— BEGIN —

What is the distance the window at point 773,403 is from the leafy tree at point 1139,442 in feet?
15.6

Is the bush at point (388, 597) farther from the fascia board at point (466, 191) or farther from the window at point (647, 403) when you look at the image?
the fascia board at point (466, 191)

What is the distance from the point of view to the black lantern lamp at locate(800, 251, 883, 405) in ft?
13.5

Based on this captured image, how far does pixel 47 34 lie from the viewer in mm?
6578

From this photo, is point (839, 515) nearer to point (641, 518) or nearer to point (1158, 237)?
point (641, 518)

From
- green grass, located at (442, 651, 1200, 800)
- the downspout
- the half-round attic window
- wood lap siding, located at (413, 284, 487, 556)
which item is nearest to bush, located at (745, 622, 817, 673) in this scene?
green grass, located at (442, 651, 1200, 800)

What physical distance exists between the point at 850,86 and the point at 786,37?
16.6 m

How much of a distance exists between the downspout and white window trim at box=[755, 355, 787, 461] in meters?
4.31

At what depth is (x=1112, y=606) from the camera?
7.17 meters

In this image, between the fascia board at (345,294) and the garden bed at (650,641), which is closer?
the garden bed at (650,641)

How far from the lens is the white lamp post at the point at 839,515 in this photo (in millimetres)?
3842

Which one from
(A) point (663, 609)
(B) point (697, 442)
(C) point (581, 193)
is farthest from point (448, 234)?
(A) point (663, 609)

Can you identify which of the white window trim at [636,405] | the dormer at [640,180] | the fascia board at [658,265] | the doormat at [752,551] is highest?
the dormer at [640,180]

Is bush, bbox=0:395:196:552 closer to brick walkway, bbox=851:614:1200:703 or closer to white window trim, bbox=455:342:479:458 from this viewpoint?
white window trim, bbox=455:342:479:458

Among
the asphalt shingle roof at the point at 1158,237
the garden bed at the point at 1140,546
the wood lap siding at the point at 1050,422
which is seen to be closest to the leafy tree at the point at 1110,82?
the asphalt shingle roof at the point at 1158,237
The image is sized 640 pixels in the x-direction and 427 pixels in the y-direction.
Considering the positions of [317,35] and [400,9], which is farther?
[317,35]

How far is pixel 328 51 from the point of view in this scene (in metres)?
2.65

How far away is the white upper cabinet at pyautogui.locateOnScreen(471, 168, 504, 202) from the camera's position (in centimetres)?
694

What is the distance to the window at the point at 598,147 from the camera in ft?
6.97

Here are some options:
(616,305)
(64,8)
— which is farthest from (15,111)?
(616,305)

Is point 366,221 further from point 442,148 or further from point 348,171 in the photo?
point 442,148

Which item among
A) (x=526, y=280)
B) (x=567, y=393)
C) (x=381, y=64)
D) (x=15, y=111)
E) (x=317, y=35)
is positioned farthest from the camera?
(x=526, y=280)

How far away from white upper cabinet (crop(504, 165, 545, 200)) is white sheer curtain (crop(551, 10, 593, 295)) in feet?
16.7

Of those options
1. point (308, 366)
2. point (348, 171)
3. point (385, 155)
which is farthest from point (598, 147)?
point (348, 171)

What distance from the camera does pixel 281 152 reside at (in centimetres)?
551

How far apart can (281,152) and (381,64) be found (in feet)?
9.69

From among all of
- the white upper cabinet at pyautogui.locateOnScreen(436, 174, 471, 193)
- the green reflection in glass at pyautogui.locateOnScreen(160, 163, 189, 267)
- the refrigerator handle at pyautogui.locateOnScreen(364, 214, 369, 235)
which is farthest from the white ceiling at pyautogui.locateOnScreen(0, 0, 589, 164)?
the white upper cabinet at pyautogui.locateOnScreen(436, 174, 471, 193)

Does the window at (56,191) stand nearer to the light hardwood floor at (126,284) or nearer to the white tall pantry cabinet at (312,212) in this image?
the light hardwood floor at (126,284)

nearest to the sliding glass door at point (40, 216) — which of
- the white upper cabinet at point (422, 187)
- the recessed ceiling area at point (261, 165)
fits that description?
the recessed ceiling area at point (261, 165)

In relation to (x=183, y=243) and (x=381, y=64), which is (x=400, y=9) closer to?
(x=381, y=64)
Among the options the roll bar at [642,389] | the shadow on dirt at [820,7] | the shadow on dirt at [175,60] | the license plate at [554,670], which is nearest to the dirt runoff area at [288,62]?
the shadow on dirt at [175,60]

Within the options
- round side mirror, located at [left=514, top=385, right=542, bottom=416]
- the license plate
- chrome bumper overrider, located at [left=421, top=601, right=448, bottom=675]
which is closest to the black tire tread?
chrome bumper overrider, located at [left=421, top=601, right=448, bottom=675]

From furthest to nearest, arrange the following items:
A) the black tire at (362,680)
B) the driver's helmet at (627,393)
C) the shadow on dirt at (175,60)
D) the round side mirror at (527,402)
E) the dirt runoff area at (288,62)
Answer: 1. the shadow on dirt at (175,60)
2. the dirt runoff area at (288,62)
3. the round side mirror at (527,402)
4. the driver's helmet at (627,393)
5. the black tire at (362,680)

— END —

* [Do this]: Can you retype, with no changes, the part of the entries that opens with the line containing "Within the options" and closes with the line containing "which is closest to the black tire tread?", including both of those lines?

* [Solution]:
Within the options
- round side mirror, located at [left=514, top=385, right=542, bottom=416]
- the license plate
- chrome bumper overrider, located at [left=421, top=601, right=448, bottom=675]
which is closest to the black tire tread?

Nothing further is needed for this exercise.